Reprenons donc vos propos et remplaçons le terme de compétitivité par celui d’autosuffisance. Dans les outre-mer, celle-ci dépend aussi des trois facteurs que vous avez cités, mais également d’autres qui ne se déclinent pas de la même manière qu’en métropole.

Premier facteur : l’accès au foncier. Certes, des espaces existent en Guyane. Encore faut-il y accéder, avoir les moyens financiers de s'y installer et de s'approprier la terre ! Quand seront levés, ou contournés, les freins bancaires à l'installation des jeunes agriculteurs ? Quand sera normalisée la question des titres fonciers ? Quand nos agriculteurs bénéficieront-ils des mêmes aides – dotations, prêts bonifiés, fonds de garantie – que leurs homologues métropolitains ?

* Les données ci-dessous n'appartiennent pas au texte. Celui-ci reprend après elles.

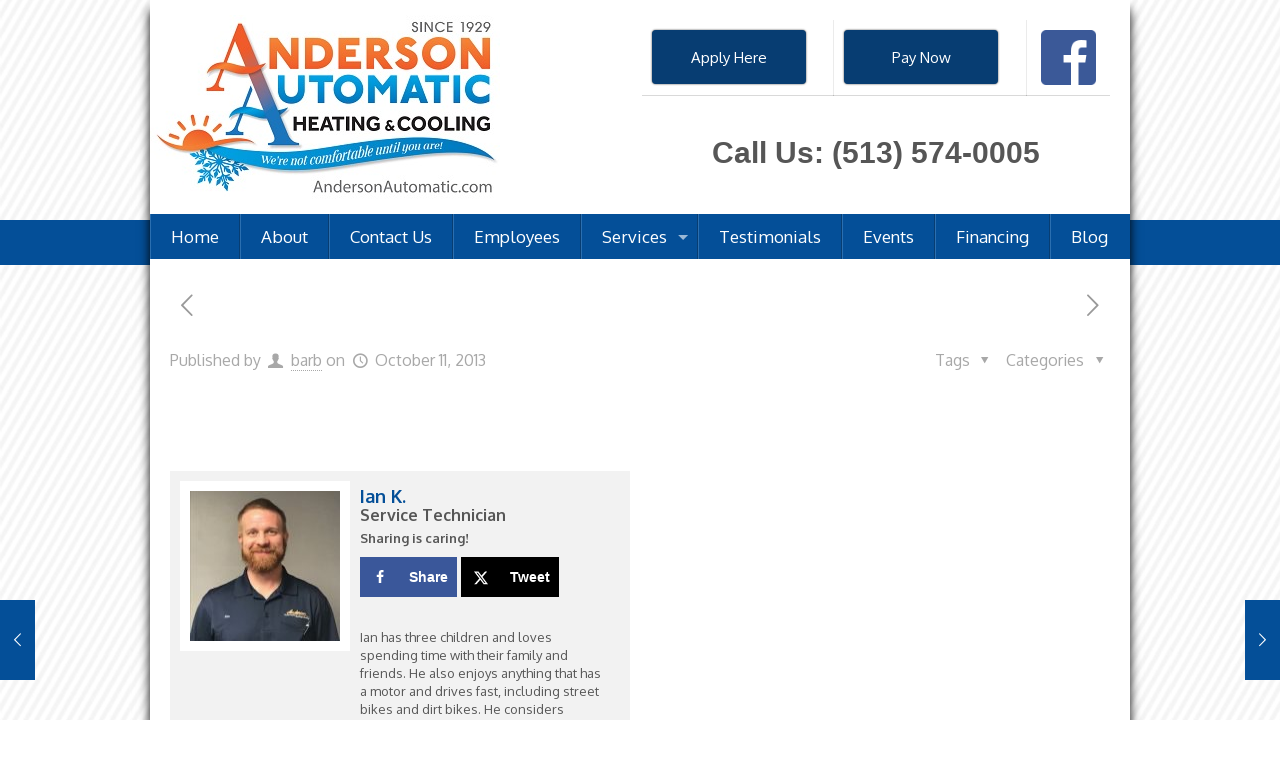

--- FILE ---
content_type: text/plain
request_url: https://www.google-analytics.com/j/collect?v=1&_v=j102&a=1001846733&t=pageview&_s=1&dl=https%3A%2F%2Fandersonautomatic.com%2Femployee%2Fian-kraemer%2F&ul=en-us%40posix&dt=Ian%20K.%20%E2%80%93%20Anderson%20Automatic&sr=1280x720&vp=1280x720&_u=IEBAAEABAAAAACAAI~&jid=1680379566&gjid=872827607&cid=1569581983.1767142715&tid=UA-135255241-1&_gid=10822742.1767142715&_r=1&_slc=1&z=1918584767
body_size: -453
content:
2,cG-QM7SZBSPCR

Deuxième facteur : les coûts de la production. Cela vaut également pour la métropole. La baisse de ces coûts, par tous les leviers possibles, y compris au niveau de la réglementation communautaire, est une condition incontournable pour le développement de nos agricultures. Il n'en est pas question dans ce projet de loi, ni dans les ordonnances prévues à l'article 24, alors que les outils de la LODEOM, insuffisants, auraient pu utilement être complétés.

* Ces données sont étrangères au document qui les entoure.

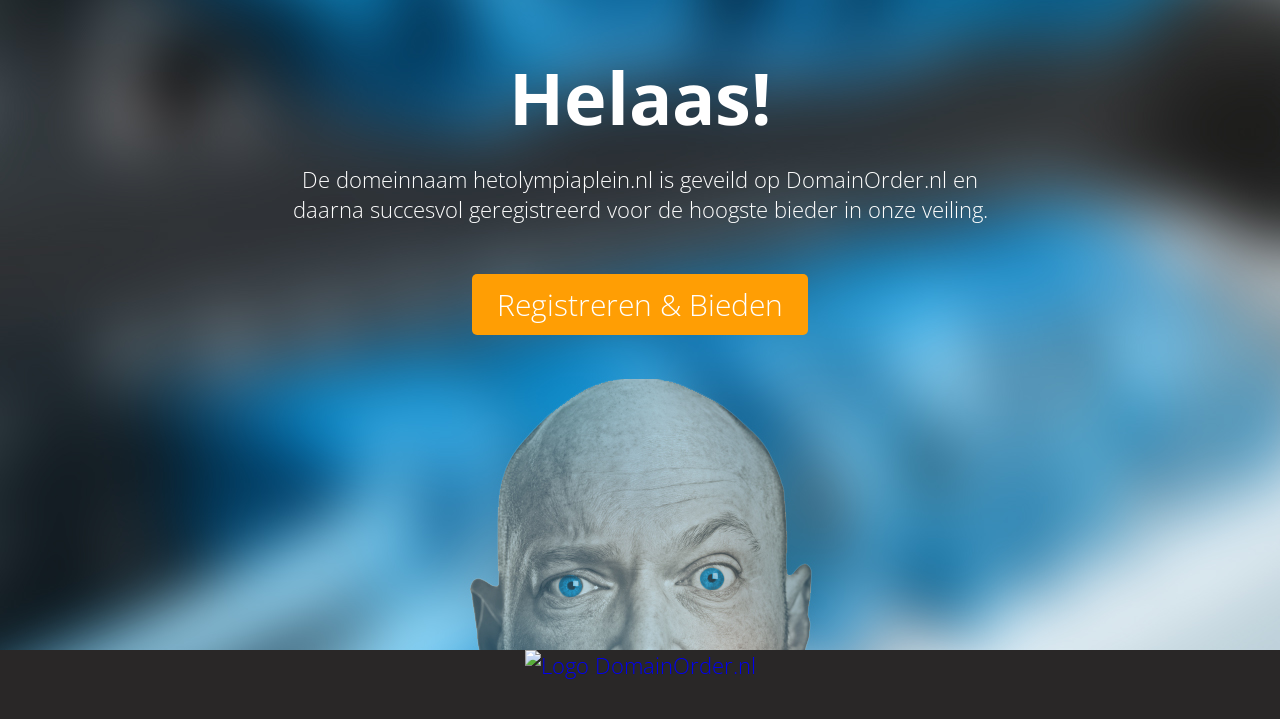

--- FILE ---
content_type: text/html
request_url: http://www.hetolympiaplein.nl/index.php/index/alphaindex/c
body_size: 4149
content:
<!DOCTYPE html>
<html>
 <head>
	 
	<!-- Google Tag Manager -->
	<script>(function(w,d,s,l,i){w[l]=w[l]||[];w[l].push({'gtm.start':
	new Date().getTime(),event:'gtm.js'});var f=d.getElementsByTagName(s)[0],
	j=d.createElement(s),dl=l!='dataLayer'?'&l='+l:'';j.async=true;j.src=
	'https://www.googletagmanager.com/gtm.js?id='+i+dl;f.parentNode.insertBefore(j,f);
	})(window,document,'script','dataLayer','GTM-PVLSVCR');</script>
	<!-- End Google Tag Manager -->
	 
  <meta http-equiv="Content-type" content="text/html;charset=UTF-8"/>
  <title>Deze domeinnaam is via de veiling van DomainOrder.nl geregistreerd</title>
	<meta name="description" content="Deze domeinnaam is gereserveerd voor een klant van DomainOrder.nl">
	<meta name="keywords" content="domeinnaam, gereserveerd, geregistreerd, domein, domeinnamen, domain, domains">
  	<!-- CSS & JS -->
	<link rel="stylesheet" type="text/css" href="/admin/css/v3-style.css?"/>
	<link rel="stylesheet" type="text/css" href="/admin/fonts/stylesheet.css?"/>
  </head>
   <body>
	   
<!-- Google Tag Manager (noscript) -->
<noscript><iframe src="https://www.googletagmanager.com/ns.html?id=GTM-PVLSVCR"
height="0" width="0" style="display:none;visibility:hidden"></iframe></noscript>
<!-- End Google Tag Manager (noscript) -->
	   
<div id="headerwrap">
<div id="headertekst">

<h1>Helaas!</h1>

<p>De domeinnaam hetolympiaplein.nl is geveild op DomainOrder.nl en daarna succesvol geregistreerd voor de hoogste bieder in onze veiling.</p>
<a class="buttonoranjetop" href="http://www.domainorder.nl/register/?ref=so&dn=hetolympiaplein.nl">Registreren & Bieden</a>
</div>
</div>

<div id="logoblok"><a href="http://www.domainorder.nl/?ref=so&dn=hetolympiaplein.nl" ><img src="admin/images/v3/logo-domainorder.png?" alt="Logo DomainOrder.nl"></a>


</div>

<div id="contentwrap">
	





<div id="tekstblok"><p>Deze domeinnaam is geveild en daarna succesvol geregistreerd voor de hoogste bieder 
in onze veiling. Deze domeinnaam is dan ook niet meer beschikbaar op DomainOrder.nl.</p></div>
	<!-- volgende domein veiling -->
<div class="informatieblokken"><a href="http://www.domainorder.nl/?ref=so&dn=hetolympiaplein.nl"><img src="admin/images/v3/kalender.png" alt="Volgende Domeinveiling"></a>

		
			<p>maandag 19 januari 2026 om <br />
				9:00 uur start weer een veiling.</p>
	

<a href="http://www.domainorder.nl/?ref=so&dn=hetolympiaplein.nl">Meebieden?</a>


</div>
	<!-- interesse in domeinnaam -->
<div class="informatieblokken"><a href="http://sold.domainorder.nl/contact.php?d=hetolympiaplein.nl"><img src="admin/images/v3/mail-icoon.png" alt="Contact openemen met nieuwe eigenaar"></a>
<p style="margin-bottom:42px;">Interesse in deze domeinnaam?</p>
<a href="http://sold.domainorder.nl/contact.php?d=hetolympiaplein.nl">Contact de eigenaar.</a>
</div>
	<!-- video -->
<div class="informatieblokken"><p>Per wekelijkse veiling bieden we de volgende domeinnaam extensies (ccTLD's) aan, aantallen gemiddeld:<br>
	<br>
	
	~ 7.000 .nl <img style="margin: 0; padding:0" src="https://www.domainorder.com/admin/images/v3/language-nl.png"><br>
	~ 1.500 .be <img style="margin: 0; padding:0" src="https://www.domainorder.com/admin/images/v3/language-be.png"><br>
		~ 8.000 .eu <img style="margin: 0; padding:0" src="https://www.domainorder.com/admin/images/v3/language-eu.png"><br>
	~ 4.000 .fr <img style="margin: 0; padding:0" src="https://www.domainorder.com/admin/images/v3/language-fr.png"><br>
		~ 5.000 .it <img style="margin: 0; padding:0" src="https://www.domainorder.com/admin/images/v3/language-it.png"></p>
	
	
	
	</div>



<div id="tekstblok2" style="margin-top: 400px;"><p>Ook geïnteresseerd in domeinnamen?<br/> 
Registreer je dan nu <span style="font-family:'OpenSans-Bold';">gratis</span> voor een account bij DomainOrder.nl.</p>
<a class="buttonoranjebeneden" href="http://www.domainorder.nl/register/?ref=so&dn=hetolympiaplein.nl">Registreren & Bieden</a>
</div>
</div><!-- end contentwrap -->
<div id="logoblok"><a href="http://www.domainorder.nl/?ref=so&dn=hetolympiaplein.nl" ><img src="admin/images/v3/logo-domainorder.png?" alt="Logo Domainorder.nl"></a></div>

</body>
 </html>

Troisième facteur : les débouchés. En Guyane, contrairement aux autres régions ultramarines, le nombre d'exploitations a fortement augmenté. Dans le même temps, le taux de couverture des besoins alimentaires par la production locale est des plus faibles. C’est dire l'importance de cette question ! Mais tant qu'il sera moins cher pour la population de manger des produits importés que des produits locaux, tant que les normes d'approvisionnement de la restauration collective rendront difficiles le recours aux petits producteurs locaux, et tant que ces petits producteurs ne pourront vivre décemment de leur activité, nous n'irons pas bien loin, même si nos capacités de production augmentaient miraculeusement ! Depuis la crise sociale de 2009, nous avons entendu parler d'assouplissement des règles des marchés publics, nous ne voyons aucun changement. Pourquoi ?

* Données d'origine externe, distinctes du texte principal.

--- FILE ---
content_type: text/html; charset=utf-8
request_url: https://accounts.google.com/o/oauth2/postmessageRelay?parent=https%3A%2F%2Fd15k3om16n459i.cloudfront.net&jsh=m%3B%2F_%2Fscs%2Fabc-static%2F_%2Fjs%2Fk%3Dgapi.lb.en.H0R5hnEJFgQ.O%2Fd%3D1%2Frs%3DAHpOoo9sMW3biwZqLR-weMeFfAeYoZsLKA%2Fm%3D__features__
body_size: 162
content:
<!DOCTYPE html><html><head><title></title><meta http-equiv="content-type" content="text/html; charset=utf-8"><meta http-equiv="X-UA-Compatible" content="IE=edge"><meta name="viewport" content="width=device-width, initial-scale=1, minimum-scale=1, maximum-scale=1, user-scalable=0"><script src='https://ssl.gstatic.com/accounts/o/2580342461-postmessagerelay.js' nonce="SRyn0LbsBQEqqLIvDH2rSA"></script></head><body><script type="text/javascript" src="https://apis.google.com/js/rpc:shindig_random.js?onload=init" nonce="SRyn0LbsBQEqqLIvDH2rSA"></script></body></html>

Quatrième facteur : la valorisation des produits. Il s’agit du troisième facteur monsieur le ministre, s'agissant de la métropole. Voilà un domaine où la marge de progression est grande dans les outre-mer ! Pour la pêche, par exemple, la structuration d'une interprofession rassemblant les acteurs de l'amont et de l'aval est nécessaire. Pour l'heure, ce sont les opérateurs et les demandes de l'aval qui dynamisent le secteur et tirent les producteurs. L’industrie de la transformation des produits agricoles, susceptible de générer une véritable valeur ajoutée pour l'exportation ou même le tourisme, est balbutiante. Mais pour atteindre ces objectifs, il faut structurer les filières, former les hommes, conforter le positionnement des producteurs d'outre-mer sur les marchés d'écoulement, en interne comme en Europe ou ailleurs ! Or les financements manquent, la formation manque ; par exemple, il n'y a même pas un centre permanent de formation sur les métiers de la mer en Guyane ! Vous voyez, monsieur le ministre, chaque facteur de réussite est entravé par des freins qui ne relèvent aucunement d'un manque de volonté, d'une incapacité de compétence, ou d'une attente d'assistanat de nos populations. Et ces résistances de base, les ordonnances que vous proposez de prendre ne suffiront pas à les lever.

Les amendements relatifs à la question, cruciale, du financement, n'ont pas passé le cap de l'irrecevabilité au titre de l’article 40 de la Constitution. J'espère que vous serez plus attentifs aux autres, simples propositions de mise en cohérence ou rappels des engagements du Gouvernement. Vous aurez ainsi l’opportunité de nous permettre de distinguer, dans l’action gouvernementale, ce qui relève de la communication de crise de ce qui constitue une véritable politique de soutien au développement des outre-mer.